* What the exercise asks
Once the line containing "10 rboles que" is found in the records below, return it and each following line exactly, up to and including the line containing "Humboldt penguins remain", and nothing else.

* Data excerpts
- Opening Delimiter -
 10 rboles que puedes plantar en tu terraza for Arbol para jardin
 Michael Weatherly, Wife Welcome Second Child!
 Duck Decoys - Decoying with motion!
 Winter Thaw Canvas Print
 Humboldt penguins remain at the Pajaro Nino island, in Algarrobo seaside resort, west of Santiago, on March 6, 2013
- Closing Delimiter -
- Opening Delimiter -
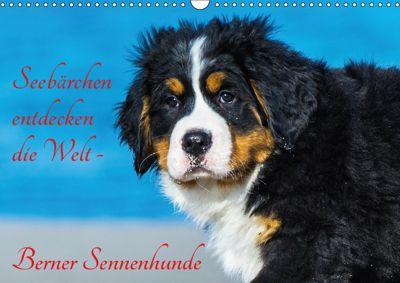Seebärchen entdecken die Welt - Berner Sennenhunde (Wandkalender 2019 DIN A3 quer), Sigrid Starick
- Closing Delimiter -
* Output below
 10 rboles que puedes plantar en tu terraza for Arbol para jardin
 Michael Weatherly, Wife Welcome Second Child!
 Duck Decoys - Decoying with motion!
 Winter Thaw Canvas Print
 Humboldt penguins remain at the Pajaro Nino island, in Algarrobo seaside resort, west of Santiago, on March 6, 2013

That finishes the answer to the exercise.